What the task asks :: Could you lay out the lines below as a numbered list, leaving out the blank lines?

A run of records
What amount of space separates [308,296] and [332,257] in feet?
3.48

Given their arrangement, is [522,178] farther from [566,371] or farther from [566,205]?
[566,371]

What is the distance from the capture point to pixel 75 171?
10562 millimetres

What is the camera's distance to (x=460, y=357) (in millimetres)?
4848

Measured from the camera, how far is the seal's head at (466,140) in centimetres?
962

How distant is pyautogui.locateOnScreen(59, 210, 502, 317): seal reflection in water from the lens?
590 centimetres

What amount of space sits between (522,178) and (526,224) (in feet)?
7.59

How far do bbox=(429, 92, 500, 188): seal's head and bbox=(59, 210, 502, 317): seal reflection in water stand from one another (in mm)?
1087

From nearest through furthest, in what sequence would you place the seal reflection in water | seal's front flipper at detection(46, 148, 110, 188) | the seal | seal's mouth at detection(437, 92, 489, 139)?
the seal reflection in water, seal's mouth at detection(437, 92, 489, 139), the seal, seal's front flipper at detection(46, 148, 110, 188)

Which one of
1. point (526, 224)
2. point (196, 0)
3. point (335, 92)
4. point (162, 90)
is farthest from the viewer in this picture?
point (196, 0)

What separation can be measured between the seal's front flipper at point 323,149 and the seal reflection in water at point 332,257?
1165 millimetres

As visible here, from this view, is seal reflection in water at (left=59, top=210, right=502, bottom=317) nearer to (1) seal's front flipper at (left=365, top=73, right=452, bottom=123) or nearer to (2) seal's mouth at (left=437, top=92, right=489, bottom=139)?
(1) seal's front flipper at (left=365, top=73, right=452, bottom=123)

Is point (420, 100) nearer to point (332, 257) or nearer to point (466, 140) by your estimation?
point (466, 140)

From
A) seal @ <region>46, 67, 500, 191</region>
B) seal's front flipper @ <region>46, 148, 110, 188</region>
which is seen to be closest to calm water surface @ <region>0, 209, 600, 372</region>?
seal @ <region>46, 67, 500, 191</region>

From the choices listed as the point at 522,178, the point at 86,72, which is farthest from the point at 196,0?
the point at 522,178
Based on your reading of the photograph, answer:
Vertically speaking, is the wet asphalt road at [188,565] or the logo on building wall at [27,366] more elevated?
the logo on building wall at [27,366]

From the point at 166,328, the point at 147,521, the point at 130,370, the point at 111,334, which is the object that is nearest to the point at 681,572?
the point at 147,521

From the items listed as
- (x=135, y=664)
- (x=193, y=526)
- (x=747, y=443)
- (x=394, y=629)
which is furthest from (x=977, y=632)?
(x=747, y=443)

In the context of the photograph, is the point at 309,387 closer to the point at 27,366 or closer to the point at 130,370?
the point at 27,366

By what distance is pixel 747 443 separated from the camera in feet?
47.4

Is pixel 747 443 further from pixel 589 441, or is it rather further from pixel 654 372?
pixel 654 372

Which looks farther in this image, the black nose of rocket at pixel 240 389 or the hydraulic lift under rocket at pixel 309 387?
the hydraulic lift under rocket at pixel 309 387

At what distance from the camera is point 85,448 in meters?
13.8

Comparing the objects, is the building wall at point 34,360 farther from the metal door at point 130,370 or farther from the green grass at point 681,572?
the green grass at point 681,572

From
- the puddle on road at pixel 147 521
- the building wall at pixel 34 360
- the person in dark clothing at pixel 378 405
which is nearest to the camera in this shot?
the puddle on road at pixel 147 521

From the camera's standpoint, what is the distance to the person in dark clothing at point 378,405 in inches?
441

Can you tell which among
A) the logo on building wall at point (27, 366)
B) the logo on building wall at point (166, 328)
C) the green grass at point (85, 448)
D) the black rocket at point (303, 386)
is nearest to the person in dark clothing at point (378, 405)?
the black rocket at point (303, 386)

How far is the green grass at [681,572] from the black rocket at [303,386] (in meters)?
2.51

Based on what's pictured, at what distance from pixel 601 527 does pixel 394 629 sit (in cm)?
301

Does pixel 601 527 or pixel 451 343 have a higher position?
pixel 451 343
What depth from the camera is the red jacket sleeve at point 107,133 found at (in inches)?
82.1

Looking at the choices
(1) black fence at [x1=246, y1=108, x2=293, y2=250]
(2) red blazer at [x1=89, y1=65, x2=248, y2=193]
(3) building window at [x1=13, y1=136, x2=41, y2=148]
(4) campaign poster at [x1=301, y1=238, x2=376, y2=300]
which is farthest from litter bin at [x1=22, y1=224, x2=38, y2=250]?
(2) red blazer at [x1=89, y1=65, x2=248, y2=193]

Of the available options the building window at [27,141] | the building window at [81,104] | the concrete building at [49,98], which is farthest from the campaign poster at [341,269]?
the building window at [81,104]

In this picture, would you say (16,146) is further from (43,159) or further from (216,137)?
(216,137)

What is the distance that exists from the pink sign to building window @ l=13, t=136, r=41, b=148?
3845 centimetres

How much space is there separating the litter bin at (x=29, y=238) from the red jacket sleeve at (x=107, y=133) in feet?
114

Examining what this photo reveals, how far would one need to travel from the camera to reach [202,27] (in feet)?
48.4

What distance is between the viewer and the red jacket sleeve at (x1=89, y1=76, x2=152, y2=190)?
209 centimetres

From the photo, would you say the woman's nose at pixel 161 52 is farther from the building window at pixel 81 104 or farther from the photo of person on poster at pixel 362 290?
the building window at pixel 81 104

Response ::
1. What amount of space separates [308,296] and [332,257] in feet?
2. 3.48
3. Given their arrangement, is [522,178] farther from [566,371] or farther from [566,205]?
4. [566,371]
5. What is the distance from the capture point to pixel 75 171?
6. 10562 millimetres
7. What is the camera's distance to (x=460, y=357) (in millimetres)?
8. 4848
9. Measured from the camera, how far is the seal's head at (466,140) in centimetres?
10. 962
11. How distant is pyautogui.locateOnScreen(59, 210, 502, 317): seal reflection in water from the lens?
12. 590 centimetres
13. What amount of space sits between (522,178) and (526,224) (in feet)?
14. 7.59
15. How far do bbox=(429, 92, 500, 188): seal's head and bbox=(59, 210, 502, 317): seal reflection in water stand from one another (in mm)?
16. 1087
17. From nearest through furthest, in what sequence would you place the seal reflection in water | seal's front flipper at detection(46, 148, 110, 188) | the seal | seal's mouth at detection(437, 92, 489, 139)?
18. the seal reflection in water, seal's mouth at detection(437, 92, 489, 139), the seal, seal's front flipper at detection(46, 148, 110, 188)
19. Which one of
20. 1. point (526, 224)
21. 2. point (196, 0)
22. 3. point (335, 92)
23. 4. point (162, 90)
24. is farthest from the viewer in this picture?
25. point (196, 0)
26. What separation can be measured between the seal's front flipper at point 323,149 and the seal reflection in water at point 332,257?
27. 1165 millimetres
28. As visible here, from this view, is seal reflection in water at (left=59, top=210, right=502, bottom=317) nearer to (1) seal's front flipper at (left=365, top=73, right=452, bottom=123) or nearer to (2) seal's mouth at (left=437, top=92, right=489, bottom=139)?
29. (1) seal's front flipper at (left=365, top=73, right=452, bottom=123)
30. Is point (420, 100) nearer to point (332, 257) or nearer to point (466, 140) by your estimation?
31. point (466, 140)
32. From
33. A) seal @ <region>46, 67, 500, 191</region>
34. B) seal's front flipper @ <region>46, 148, 110, 188</region>
35. which is seen to be closest to calm water surface @ <region>0, 209, 600, 372</region>?
36. seal @ <region>46, 67, 500, 191</region>
37. From the choices listed as the point at 522,178, the point at 86,72, which is farthest from the point at 196,0?
38. the point at 522,178
39. Based on your reading of the photograph, answer:
40. Vertically speaking, is the wet asphalt road at [188,565] or the logo on building wall at [27,366] more elevated?
41. the logo on building wall at [27,366]
42. From the point at 166,328, the point at 147,521, the point at 130,370, the point at 111,334, which is the object that is nearest to the point at 681,572?
43. the point at 147,521
44. From the items listed as
45. - (x=135, y=664)
46. - (x=193, y=526)
47. - (x=747, y=443)
48. - (x=394, y=629)
49. which is furthest from (x=977, y=632)?
50. (x=747, y=443)
51. In the context of the photograph, is the point at 309,387 closer to the point at 27,366 or closer to the point at 130,370?
52. the point at 27,366
53. By what distance is pixel 747 443 separated from the camera in feet?
54. 47.4
55. Is pixel 747 443 further from pixel 589 441, or is it rather further from pixel 654 372?
56. pixel 654 372
57. Which looks farther in this image, the black nose of rocket at pixel 240 389 or the hydraulic lift under rocket at pixel 309 387?
58. the hydraulic lift under rocket at pixel 309 387
59. At what distance from the camera is point 85,448 in meters?
60. 13.8
61. Comparing the objects, is the building wall at point 34,360 farther from the metal door at point 130,370 or farther from the green grass at point 681,572?
62. the green grass at point 681,572
63. From
64. - the puddle on road at pixel 147 521
65. - the building wall at pixel 34 360
66. - the person in dark clothing at pixel 378 405
67. which is nearest to the camera in this shot?
68. the puddle on road at pixel 147 521
69. From the camera's standpoint, what is the distance to the person in dark clothing at point 378,405 in inches?
70. 441
71. Can you tell which among
72. A) the logo on building wall at point (27, 366)
73. B) the logo on building wall at point (166, 328)
74. C) the green grass at point (85, 448)
75. D) the black rocket at point (303, 386)
76. is nearest to the person in dark clothing at point (378, 405)?
77. the black rocket at point (303, 386)
78. How far is the green grass at [681,572] from the black rocket at [303,386] (in meters)?
79. 2.51
80. Based on what's pictured, at what distance from pixel 601 527 does pixel 394 629 sit (in cm)?
81. 301
82. Does pixel 601 527 or pixel 451 343 have a higher position?
83. pixel 451 343
84. What depth from the camera is the red jacket sleeve at point 107,133 found at (in inches)?
85. 82.1
86. Looking at the choices
87. (1) black fence at [x1=246, y1=108, x2=293, y2=250]
88. (2) red blazer at [x1=89, y1=65, x2=248, y2=193]
89. (3) building window at [x1=13, y1=136, x2=41, y2=148]
90. (4) campaign poster at [x1=301, y1=238, x2=376, y2=300]
91. which is farthest from litter bin at [x1=22, y1=224, x2=38, y2=250]?
92. (2) red blazer at [x1=89, y1=65, x2=248, y2=193]
93. Of the available options the building window at [27,141] | the building window at [81,104] | the concrete building at [49,98], which is farthest from the campaign poster at [341,269]?
94. the building window at [81,104]
95. In this picture, would you say (16,146) is further from (43,159) or further from (216,137)?
96. (216,137)
97. What is the distance that exists from the pink sign to building window @ l=13, t=136, r=41, b=148?
98. 3845 centimetres
99. How much space is there separating the litter bin at (x=29, y=238) from the red jacket sleeve at (x=107, y=133) in feet?
100. 114
101. Examining what this photo reveals, how far would one need to travel from the camera to reach [202,27] (in feet)?
102. 48.4
103. What distance is between the viewer and the red jacket sleeve at (x1=89, y1=76, x2=152, y2=190)?
104. 209 centimetres
105. From the photo, would you say the woman's nose at pixel 161 52 is farther from the building window at pixel 81 104 or farther from the photo of person on poster at pixel 362 290?
106. the building window at pixel 81 104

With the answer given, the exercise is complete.